Todo comenzó por el fin, de Luis Ospina (Colombia). Luis Ospina, Andrés Caicedo y Carlos Mayolo no son del todo conocidos por nuestras latitudes, pero conforman una auténtica joya del cine under colombiano. Responsables no sólo de una importantísima red cinematográfica informalmente llamada Caliwood, sino también de un auténtico movimiento, las películas del trío solían tocar, sin miedo al ridículo, géneros como el terror, el rock, el erotismo o la más dura sátira política.

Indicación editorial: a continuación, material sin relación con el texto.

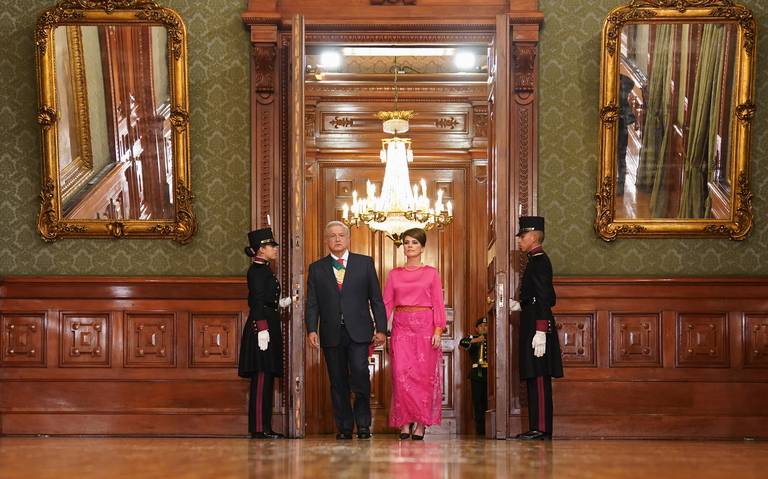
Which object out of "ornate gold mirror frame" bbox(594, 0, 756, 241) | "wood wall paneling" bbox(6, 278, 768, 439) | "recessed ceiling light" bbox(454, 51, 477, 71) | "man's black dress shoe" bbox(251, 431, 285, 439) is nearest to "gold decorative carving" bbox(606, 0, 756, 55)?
"ornate gold mirror frame" bbox(594, 0, 756, 241)

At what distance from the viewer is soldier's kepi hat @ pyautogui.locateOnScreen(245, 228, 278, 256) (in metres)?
9.27

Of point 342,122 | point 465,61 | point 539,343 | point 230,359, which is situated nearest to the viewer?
point 539,343

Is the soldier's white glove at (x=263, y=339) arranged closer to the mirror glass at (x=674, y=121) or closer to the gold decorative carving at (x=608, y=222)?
the gold decorative carving at (x=608, y=222)

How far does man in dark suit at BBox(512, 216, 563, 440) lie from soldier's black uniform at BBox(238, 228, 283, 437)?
71.1 inches

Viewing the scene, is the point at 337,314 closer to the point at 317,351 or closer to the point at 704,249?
the point at 704,249

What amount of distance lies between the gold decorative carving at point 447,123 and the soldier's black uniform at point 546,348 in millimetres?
5076

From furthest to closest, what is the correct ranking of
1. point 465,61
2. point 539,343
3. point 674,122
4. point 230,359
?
1. point 465,61
2. point 674,122
3. point 230,359
4. point 539,343

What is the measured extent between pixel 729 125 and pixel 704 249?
964 mm

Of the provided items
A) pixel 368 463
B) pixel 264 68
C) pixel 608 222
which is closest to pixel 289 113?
pixel 264 68

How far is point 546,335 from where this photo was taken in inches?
356

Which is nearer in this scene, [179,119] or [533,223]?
[533,223]

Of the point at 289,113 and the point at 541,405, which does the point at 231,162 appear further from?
the point at 541,405

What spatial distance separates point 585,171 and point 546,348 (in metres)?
Answer: 1.54

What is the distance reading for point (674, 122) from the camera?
31.9 ft
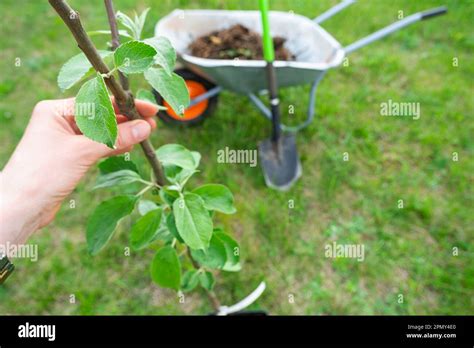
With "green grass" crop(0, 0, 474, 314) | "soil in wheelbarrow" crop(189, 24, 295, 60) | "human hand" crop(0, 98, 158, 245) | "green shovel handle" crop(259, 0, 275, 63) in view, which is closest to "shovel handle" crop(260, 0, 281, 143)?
"green shovel handle" crop(259, 0, 275, 63)

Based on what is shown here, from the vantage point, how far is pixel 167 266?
0.92 metres

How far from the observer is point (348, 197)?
195 centimetres

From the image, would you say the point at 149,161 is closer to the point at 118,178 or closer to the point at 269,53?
the point at 118,178

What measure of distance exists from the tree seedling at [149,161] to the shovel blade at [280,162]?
88 cm

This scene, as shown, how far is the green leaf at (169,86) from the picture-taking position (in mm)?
600

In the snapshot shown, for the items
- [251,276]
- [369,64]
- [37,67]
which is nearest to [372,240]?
[251,276]

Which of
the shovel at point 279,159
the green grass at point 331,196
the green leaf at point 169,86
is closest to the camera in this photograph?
the green leaf at point 169,86

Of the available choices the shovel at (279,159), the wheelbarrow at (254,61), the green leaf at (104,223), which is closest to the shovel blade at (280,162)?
the shovel at (279,159)

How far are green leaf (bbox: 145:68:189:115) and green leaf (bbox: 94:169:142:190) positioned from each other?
30 cm

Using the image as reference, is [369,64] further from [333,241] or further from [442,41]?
[333,241]

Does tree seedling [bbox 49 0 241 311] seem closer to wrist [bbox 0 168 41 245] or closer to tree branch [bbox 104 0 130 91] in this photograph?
tree branch [bbox 104 0 130 91]

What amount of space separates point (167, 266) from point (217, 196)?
201mm

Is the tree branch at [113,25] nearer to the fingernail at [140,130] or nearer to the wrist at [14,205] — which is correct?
the fingernail at [140,130]

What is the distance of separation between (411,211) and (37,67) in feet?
7.46
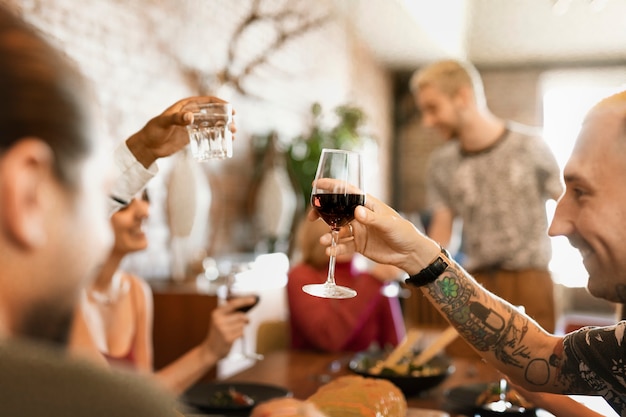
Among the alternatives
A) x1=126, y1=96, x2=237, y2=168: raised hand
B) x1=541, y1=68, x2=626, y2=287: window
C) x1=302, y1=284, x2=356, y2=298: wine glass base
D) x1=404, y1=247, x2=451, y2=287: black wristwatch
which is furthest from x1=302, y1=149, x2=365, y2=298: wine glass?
x1=541, y1=68, x2=626, y2=287: window

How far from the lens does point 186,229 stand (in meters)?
3.69

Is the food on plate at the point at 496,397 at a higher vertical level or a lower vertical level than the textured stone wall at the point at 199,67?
lower

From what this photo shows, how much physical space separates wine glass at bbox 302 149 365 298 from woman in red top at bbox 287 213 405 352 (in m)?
1.56

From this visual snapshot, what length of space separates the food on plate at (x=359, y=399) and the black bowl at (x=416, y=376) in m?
0.45

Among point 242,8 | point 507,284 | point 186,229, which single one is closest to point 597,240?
point 507,284

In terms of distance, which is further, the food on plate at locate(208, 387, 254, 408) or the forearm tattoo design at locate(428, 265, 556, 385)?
the food on plate at locate(208, 387, 254, 408)

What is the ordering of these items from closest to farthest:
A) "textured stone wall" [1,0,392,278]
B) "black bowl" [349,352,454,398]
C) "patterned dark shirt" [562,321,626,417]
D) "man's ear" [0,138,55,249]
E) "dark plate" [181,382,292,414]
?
"man's ear" [0,138,55,249] < "patterned dark shirt" [562,321,626,417] < "dark plate" [181,382,292,414] < "black bowl" [349,352,454,398] < "textured stone wall" [1,0,392,278]

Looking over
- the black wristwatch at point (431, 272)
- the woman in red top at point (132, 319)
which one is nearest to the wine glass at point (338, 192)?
the black wristwatch at point (431, 272)

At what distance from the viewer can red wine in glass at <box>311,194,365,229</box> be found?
1392 mm

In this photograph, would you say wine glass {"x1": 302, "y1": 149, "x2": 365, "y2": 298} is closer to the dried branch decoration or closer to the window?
the dried branch decoration

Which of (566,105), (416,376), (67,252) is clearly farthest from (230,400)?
(566,105)

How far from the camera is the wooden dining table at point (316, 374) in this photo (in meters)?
2.03

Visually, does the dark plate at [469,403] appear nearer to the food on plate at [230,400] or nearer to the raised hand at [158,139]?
the food on plate at [230,400]

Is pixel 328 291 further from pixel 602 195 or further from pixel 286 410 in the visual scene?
pixel 286 410
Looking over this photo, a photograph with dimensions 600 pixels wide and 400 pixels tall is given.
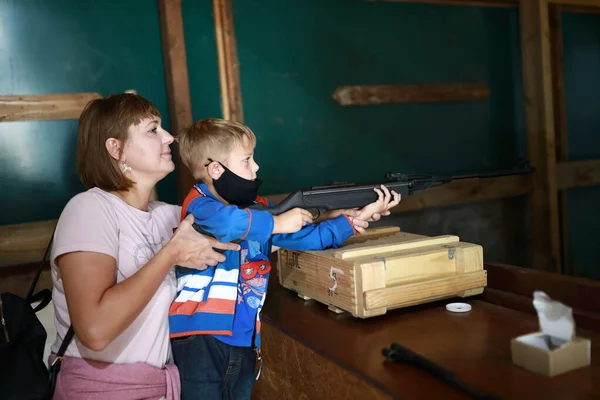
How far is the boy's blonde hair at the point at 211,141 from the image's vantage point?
187cm

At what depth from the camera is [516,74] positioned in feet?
16.4

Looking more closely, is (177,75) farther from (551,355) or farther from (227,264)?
(551,355)

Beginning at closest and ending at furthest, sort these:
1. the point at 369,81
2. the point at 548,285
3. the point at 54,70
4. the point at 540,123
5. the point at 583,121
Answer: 1. the point at 548,285
2. the point at 54,70
3. the point at 369,81
4. the point at 540,123
5. the point at 583,121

Con el anhelo exegético de que sea una película definitiva -también, a su manera, una película testamento-, Ospina ahonda en todos los actores del movimiento, hasta las mínimas subsecciones de aquella hermosa endogamia, en la que todos terminaron siendo hermanos, amigos, esposos y amantes. De casi tres horas y media de duración, el film tiene algo excesivo, un intento de decirlo todo e incluso de decir más que lo que podríamos procesar, algo que en algunas películas podría ser considerado un pecado, pero que en Todo comenzó por el fin parece hacerle honor a ese cine tan desbarrancado que ocurría alrededor de Ospina, Caicedo y Mayolo. Tal como sucede con el ingeniosísimo falso documental Tigre de papel, los personajes a veces parecen demasiado fascinantes para ser reales, pero cuando todo toma la forma de una puesta en escena, de súbito aparece la realidad, volviéndolo todo algo nuevo, haciéndonos repensar nuestro lugar como espectador. Una película que mira a la muerte (incluso la del director) sin agarrarse fuerte de la baranda.